It is now thought that the sun and stars will die, but that life will adapt to this severely changed environment. According to physicist Freeman Dyson, we will still have civilization, still be able to think, and will retain our ability to have memories. We will also be able to communicate information across galaxies. This will happen because we will use our new discoveries in physics to help us continue to survive. Also, we will most likely be a very advanced form of human being, such as those found in Arthur C. Clarke’s Childhood’s End, or Charles Sheffield’s At the Eschaton.

Some physicists speculate that our universe is a membrane existing with other like universes, much like a collection of soap bubbles.
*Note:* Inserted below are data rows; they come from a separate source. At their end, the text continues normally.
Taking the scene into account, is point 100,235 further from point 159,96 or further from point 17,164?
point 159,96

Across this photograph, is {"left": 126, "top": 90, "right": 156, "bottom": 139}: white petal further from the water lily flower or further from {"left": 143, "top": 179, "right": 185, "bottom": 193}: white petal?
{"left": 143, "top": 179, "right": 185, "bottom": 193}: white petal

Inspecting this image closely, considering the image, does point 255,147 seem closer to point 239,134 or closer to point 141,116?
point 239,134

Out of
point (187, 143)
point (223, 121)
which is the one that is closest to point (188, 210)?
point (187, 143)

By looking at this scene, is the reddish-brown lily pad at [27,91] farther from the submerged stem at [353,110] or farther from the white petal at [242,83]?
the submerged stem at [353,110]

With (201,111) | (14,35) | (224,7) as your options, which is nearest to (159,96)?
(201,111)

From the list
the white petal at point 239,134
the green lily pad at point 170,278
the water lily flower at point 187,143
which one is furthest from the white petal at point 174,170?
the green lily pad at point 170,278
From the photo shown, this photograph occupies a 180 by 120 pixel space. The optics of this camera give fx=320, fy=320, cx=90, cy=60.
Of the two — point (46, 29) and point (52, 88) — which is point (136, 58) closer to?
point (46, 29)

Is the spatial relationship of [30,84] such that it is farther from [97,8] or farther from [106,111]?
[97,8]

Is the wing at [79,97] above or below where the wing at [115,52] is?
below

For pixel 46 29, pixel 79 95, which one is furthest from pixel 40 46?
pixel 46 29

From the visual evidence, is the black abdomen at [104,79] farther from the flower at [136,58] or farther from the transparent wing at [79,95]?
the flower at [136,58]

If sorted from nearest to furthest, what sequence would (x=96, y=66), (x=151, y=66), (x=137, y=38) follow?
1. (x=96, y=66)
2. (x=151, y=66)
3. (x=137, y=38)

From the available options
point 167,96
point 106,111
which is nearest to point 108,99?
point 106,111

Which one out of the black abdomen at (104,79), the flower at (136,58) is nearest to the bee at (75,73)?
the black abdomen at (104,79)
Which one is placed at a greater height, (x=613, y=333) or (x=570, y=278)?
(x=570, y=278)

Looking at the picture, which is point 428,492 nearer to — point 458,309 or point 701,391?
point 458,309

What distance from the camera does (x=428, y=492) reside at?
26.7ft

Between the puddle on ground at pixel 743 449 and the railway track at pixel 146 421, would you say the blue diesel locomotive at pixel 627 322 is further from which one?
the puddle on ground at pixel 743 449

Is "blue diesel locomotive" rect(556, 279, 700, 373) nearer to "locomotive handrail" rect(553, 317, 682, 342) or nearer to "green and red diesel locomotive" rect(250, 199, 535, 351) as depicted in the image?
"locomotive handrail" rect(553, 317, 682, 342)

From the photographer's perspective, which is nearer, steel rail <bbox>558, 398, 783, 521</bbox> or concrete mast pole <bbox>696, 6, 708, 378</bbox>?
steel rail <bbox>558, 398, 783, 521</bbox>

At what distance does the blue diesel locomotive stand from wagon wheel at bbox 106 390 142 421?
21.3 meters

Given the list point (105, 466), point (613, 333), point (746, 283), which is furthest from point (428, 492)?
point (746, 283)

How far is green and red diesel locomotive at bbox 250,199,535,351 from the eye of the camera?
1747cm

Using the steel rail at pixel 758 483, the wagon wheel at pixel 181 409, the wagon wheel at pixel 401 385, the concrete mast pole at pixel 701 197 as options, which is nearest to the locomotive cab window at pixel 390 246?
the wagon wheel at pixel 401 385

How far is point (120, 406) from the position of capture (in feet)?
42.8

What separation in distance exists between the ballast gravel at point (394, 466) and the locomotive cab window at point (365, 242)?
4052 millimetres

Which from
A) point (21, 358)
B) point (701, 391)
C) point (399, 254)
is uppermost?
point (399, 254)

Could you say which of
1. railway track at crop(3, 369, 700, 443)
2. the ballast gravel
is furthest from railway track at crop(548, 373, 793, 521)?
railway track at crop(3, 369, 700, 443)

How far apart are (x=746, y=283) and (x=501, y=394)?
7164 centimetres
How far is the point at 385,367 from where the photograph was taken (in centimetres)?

Each

bubble is a universe floating in a hyperspace of eleven dimensions. The bubbles can join with others, split apart, or pop. This is known as multiverse theory. Multiverses form when space-time is deformed, causing bubble creation. If multiverses do exist, there is a possibility we could leave our universe for another upon the occurrence of heat death.

The bottom line is that there is much of physics we still do not know or understand, such as dark energy or dark matter. Even certain behaviors of particles such as neutrinos remain a mystery to us. It is expected that the Large Hadron Collider (LHC) will help resolve some of these conundrums, and thus help us understand what will happen after heat death ensues.

Here are what some authors and scientists have speculated on heat death, entropy, and human survival.

Isaac Asimov and Insufficiency

Two characters ask a giant computer how to avoid heat death by decreasing entropy and get an answer they don’t like in the short story The Last Question.

Pamela Zoline and Flying Objects

In Pamela Zoline’s Heat Death of the Universe, a California housewife meets entropy and at the end the results are a bit mixed.

Ray Kurzweil and Immortality

Futurist Ray Kurzweill will survive to see the singularity, and thus will conquer all death.

Richard Feynman on Boltzmann Brains and the Arrow of Time

The great physicist Richard Feynman suggests that we are just a statistical fluctuation in the grand scheme of things.

A Heat Death Joke

On the lighter side of heat death, there is this well-known internet joke:

Question: How can you tell if you’re a physicist or an engineer?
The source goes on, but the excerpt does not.